Rows of spatial question data:

— Begin —

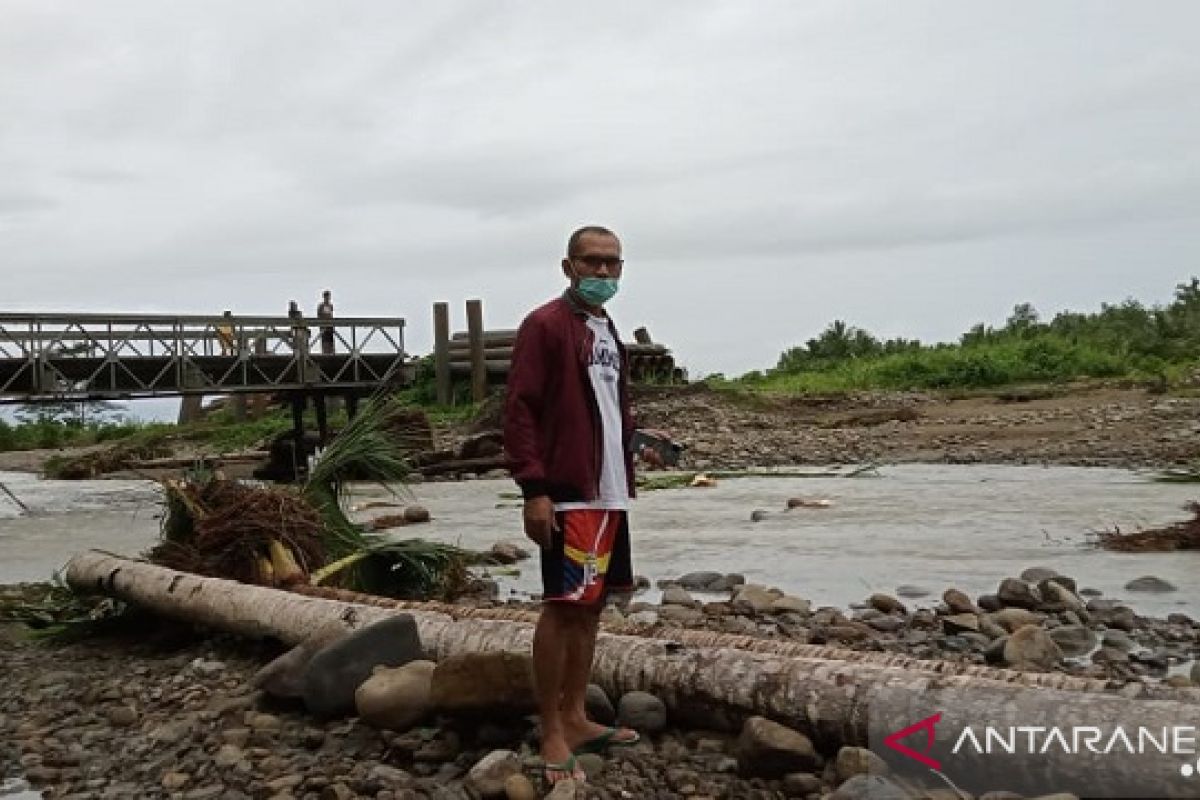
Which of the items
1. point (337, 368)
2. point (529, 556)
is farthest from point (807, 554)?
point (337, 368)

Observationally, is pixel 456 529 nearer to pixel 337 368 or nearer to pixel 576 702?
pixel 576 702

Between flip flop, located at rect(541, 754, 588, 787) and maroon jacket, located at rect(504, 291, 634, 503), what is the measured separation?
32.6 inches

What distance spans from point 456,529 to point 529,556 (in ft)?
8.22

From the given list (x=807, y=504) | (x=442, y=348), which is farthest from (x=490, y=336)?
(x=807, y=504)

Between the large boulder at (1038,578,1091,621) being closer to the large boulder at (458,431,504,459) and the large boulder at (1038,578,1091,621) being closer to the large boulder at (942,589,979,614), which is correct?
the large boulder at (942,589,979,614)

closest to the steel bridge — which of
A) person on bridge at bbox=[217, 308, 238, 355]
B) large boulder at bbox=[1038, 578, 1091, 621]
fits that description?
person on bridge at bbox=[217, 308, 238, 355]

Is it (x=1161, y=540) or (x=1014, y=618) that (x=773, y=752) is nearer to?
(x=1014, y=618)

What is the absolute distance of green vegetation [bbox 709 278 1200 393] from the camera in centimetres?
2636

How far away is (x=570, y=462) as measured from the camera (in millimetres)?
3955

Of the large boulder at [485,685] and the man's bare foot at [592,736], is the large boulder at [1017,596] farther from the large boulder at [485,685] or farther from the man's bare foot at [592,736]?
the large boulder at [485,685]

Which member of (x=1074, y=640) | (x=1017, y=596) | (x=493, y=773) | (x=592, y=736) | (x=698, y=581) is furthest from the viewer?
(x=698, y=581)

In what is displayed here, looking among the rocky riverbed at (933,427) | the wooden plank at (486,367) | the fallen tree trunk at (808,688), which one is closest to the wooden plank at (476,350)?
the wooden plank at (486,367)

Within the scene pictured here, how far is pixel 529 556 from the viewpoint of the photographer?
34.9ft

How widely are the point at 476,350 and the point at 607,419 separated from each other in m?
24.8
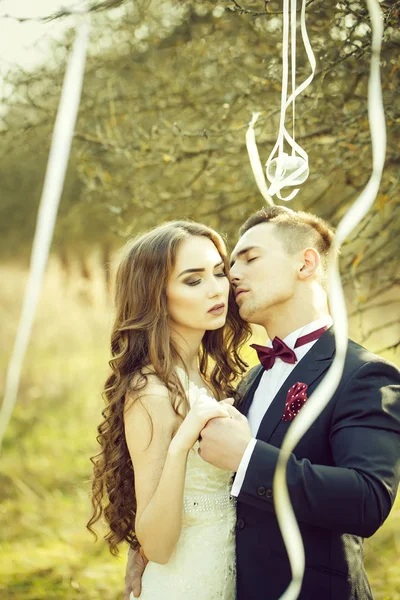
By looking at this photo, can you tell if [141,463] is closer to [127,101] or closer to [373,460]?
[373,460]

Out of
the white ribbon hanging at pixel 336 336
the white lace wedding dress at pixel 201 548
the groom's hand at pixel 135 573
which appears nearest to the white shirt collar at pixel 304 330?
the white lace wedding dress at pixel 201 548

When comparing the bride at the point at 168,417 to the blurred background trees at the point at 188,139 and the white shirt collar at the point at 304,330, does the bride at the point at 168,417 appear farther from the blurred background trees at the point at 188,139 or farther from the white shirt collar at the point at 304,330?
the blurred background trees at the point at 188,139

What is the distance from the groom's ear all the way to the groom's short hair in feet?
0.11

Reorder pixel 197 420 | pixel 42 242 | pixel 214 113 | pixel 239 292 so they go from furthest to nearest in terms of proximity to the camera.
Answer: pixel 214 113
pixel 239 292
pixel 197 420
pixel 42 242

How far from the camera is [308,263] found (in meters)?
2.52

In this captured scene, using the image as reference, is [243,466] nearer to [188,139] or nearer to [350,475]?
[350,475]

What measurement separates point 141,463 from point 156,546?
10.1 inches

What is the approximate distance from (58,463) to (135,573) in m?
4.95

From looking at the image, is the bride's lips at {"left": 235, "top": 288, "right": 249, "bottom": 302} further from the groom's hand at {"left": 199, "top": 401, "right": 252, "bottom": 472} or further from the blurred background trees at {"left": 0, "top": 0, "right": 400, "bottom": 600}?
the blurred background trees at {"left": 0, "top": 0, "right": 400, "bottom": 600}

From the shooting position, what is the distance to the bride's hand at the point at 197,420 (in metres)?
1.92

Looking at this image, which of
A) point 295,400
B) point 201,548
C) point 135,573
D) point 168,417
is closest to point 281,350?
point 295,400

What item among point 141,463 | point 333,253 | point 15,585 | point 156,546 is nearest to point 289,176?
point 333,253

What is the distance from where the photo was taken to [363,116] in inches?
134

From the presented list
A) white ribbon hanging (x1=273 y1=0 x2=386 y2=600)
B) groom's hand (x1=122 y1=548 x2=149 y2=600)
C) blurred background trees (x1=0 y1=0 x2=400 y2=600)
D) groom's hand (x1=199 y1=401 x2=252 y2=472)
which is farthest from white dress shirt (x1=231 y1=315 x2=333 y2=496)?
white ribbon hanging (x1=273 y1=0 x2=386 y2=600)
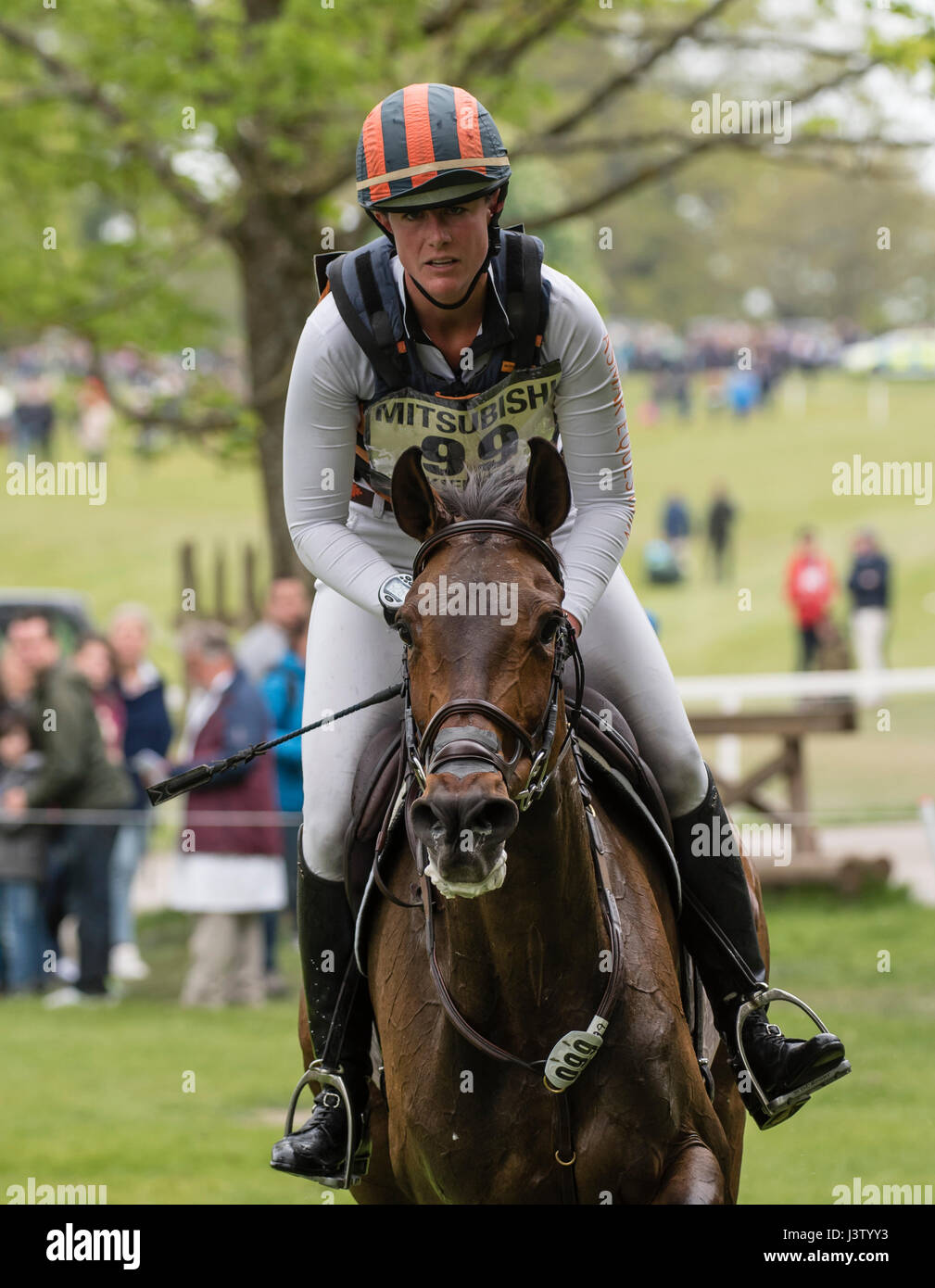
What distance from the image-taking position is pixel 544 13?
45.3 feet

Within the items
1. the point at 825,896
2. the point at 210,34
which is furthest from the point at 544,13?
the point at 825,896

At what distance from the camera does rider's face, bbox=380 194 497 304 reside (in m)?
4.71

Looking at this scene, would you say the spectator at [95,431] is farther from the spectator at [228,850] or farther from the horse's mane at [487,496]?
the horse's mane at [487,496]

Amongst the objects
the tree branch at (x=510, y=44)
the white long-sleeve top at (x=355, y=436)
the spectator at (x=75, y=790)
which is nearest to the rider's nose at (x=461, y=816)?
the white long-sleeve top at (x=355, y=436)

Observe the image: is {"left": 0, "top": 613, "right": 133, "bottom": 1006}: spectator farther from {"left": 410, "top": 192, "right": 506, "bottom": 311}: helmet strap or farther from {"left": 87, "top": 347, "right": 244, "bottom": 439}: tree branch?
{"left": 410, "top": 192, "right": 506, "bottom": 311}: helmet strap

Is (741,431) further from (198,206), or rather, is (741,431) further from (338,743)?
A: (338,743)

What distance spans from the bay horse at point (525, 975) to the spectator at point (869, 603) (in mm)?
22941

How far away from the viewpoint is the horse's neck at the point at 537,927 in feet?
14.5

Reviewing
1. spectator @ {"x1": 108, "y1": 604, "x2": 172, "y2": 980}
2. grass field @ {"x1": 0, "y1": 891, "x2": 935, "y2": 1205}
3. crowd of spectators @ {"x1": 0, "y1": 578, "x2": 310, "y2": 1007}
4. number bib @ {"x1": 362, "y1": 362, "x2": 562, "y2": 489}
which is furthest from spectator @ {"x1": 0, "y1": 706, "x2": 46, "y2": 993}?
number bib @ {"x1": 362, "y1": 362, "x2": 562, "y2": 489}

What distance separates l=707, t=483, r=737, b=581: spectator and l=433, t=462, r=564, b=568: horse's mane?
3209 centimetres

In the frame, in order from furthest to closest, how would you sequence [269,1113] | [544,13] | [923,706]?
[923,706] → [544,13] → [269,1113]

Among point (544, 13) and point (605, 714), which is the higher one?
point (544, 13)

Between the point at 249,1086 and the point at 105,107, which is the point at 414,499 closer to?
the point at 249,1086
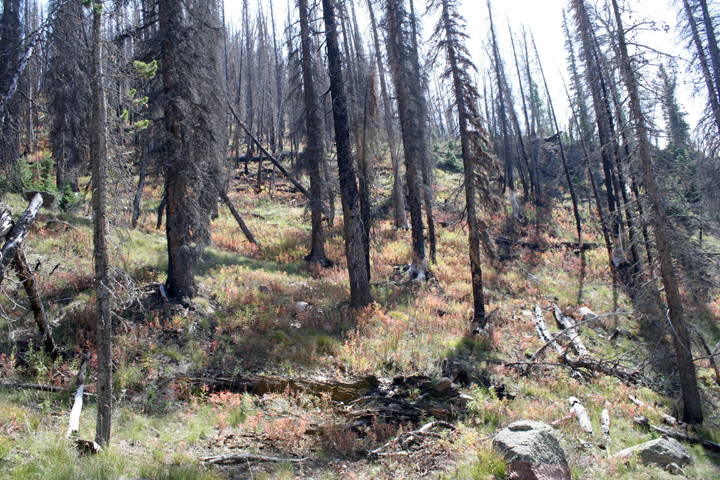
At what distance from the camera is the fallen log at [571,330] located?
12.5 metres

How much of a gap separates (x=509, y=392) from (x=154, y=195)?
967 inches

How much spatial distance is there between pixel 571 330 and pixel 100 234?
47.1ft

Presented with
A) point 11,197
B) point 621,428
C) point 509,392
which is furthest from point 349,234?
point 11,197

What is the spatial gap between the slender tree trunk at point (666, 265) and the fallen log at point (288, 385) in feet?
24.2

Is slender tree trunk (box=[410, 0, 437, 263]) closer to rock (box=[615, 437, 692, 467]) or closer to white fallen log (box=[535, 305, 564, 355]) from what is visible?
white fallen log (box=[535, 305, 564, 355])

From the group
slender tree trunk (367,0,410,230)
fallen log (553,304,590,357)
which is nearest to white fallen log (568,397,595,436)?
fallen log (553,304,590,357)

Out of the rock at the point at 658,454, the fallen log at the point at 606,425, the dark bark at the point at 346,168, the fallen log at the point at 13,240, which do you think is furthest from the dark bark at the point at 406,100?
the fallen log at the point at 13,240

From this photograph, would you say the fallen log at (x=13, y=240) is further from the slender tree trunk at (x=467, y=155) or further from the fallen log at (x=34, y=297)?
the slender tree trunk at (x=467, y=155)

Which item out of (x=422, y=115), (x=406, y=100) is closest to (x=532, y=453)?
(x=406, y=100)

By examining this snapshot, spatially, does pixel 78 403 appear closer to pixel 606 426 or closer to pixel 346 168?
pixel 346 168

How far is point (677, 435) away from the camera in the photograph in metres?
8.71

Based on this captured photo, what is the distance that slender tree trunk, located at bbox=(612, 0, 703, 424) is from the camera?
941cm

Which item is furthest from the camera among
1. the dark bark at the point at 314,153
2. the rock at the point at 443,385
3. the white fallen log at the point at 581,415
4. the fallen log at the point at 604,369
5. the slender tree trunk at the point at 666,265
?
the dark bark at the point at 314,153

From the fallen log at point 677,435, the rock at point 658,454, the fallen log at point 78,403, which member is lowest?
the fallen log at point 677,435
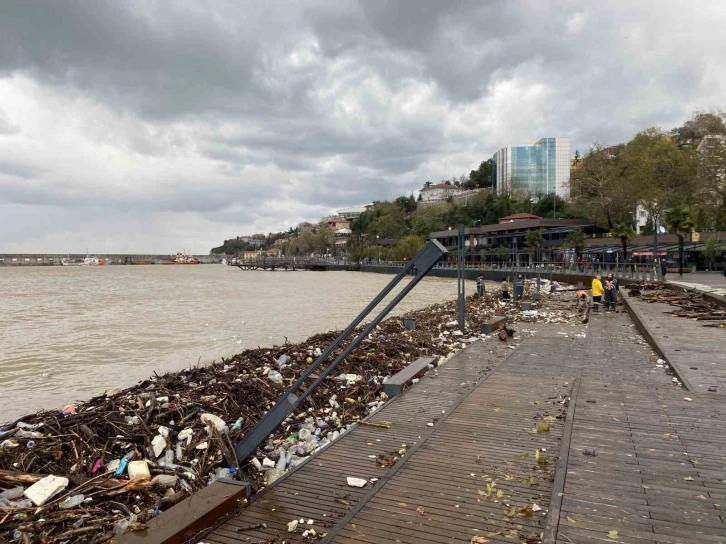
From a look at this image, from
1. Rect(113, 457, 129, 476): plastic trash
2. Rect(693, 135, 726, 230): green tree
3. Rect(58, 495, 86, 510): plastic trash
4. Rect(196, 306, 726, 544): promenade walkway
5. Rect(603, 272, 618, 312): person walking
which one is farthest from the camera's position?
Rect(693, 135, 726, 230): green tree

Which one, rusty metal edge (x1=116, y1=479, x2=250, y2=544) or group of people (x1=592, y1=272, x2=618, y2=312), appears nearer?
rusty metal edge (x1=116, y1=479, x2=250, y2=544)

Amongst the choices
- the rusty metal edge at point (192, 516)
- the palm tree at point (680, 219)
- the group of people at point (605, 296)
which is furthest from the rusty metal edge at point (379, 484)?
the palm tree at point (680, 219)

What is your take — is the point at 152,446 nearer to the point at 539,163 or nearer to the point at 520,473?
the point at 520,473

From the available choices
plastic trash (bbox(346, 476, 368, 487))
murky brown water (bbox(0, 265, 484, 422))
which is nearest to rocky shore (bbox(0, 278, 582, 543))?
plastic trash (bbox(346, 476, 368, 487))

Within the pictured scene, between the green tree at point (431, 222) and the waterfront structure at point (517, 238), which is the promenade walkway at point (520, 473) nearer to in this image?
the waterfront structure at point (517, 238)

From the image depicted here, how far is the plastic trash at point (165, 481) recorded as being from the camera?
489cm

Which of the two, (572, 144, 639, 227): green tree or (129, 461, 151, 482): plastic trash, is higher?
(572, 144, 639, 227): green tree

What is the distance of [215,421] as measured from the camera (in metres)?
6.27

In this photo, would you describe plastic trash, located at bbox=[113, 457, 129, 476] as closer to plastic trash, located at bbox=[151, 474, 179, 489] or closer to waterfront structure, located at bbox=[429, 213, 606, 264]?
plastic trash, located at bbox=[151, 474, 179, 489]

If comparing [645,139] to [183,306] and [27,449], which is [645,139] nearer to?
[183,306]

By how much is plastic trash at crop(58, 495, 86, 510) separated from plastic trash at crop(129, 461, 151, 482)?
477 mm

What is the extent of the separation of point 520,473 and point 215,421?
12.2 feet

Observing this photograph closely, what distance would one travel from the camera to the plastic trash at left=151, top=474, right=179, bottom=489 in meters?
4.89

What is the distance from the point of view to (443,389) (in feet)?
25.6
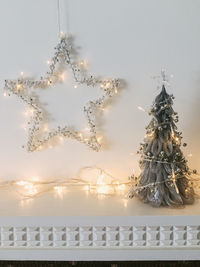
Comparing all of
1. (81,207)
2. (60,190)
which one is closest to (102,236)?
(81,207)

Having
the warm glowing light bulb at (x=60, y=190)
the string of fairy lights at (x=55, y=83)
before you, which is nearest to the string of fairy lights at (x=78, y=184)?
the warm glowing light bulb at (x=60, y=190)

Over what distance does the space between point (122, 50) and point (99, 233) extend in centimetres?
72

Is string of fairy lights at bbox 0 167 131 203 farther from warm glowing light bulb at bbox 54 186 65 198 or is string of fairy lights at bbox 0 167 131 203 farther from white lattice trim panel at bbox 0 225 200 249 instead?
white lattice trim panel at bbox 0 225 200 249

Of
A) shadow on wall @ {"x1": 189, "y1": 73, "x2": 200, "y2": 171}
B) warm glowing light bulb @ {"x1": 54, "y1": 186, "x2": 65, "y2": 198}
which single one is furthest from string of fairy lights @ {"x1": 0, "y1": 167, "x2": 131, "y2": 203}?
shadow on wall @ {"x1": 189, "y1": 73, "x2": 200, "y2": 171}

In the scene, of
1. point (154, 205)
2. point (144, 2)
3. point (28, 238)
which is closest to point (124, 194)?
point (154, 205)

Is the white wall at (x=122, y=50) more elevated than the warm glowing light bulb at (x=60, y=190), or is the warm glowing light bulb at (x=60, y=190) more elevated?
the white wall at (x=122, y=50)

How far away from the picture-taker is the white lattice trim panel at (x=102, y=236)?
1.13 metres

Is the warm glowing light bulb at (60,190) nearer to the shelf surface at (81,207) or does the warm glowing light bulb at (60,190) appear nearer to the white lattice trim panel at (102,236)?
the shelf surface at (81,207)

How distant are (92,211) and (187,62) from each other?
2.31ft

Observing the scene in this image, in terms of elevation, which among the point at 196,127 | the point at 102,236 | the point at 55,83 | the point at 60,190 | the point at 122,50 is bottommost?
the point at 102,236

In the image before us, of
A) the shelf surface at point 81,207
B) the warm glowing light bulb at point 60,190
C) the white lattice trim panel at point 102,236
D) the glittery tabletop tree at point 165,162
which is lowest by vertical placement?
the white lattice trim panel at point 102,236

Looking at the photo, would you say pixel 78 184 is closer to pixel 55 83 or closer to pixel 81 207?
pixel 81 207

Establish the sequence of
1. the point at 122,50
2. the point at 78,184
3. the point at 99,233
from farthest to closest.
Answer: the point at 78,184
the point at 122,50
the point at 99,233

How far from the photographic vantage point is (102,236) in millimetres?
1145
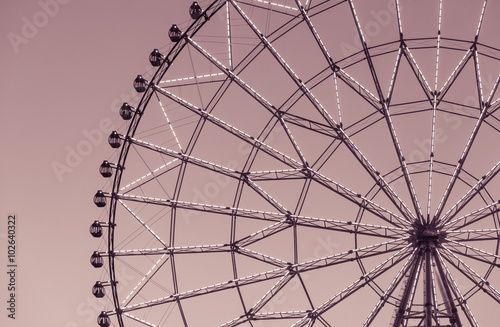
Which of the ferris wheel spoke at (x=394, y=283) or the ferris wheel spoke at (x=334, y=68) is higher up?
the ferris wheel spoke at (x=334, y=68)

— End —

Instructions for the task: Print the rows again exactly, starting at the line containing "How distant are" and continuing through the last line of the rows, both ends included. Leave out the pictures.

Output below:
How distant are (92,211) and (187,62) from each other?
2.31ft

Observing the scene in this image, in terms of elevation, which among the point at 196,127 | the point at 102,236 | the point at 55,83 | the point at 60,190 | the point at 122,50 is bottommost?
the point at 102,236

In the image before us, of
A) the shelf surface at point 81,207
B) the warm glowing light bulb at point 60,190
C) the white lattice trim panel at point 102,236
D) the glittery tabletop tree at point 165,162
which is lowest by vertical placement?
the white lattice trim panel at point 102,236

Looking at the photo, would you say pixel 78 184 is closer to pixel 55 83 or closer to pixel 81 207?
pixel 81 207

Establish the sequence of
1. the point at 122,50
2. the point at 78,184
3. the point at 99,233
from farthest to closest.
Answer: the point at 78,184
the point at 122,50
the point at 99,233

How far from the photographic vantage point is (102,236) in millimetres?
1145
Which of the ferris wheel spoke at (x=394, y=283) or the ferris wheel spoke at (x=334, y=68) is higher up?
the ferris wheel spoke at (x=334, y=68)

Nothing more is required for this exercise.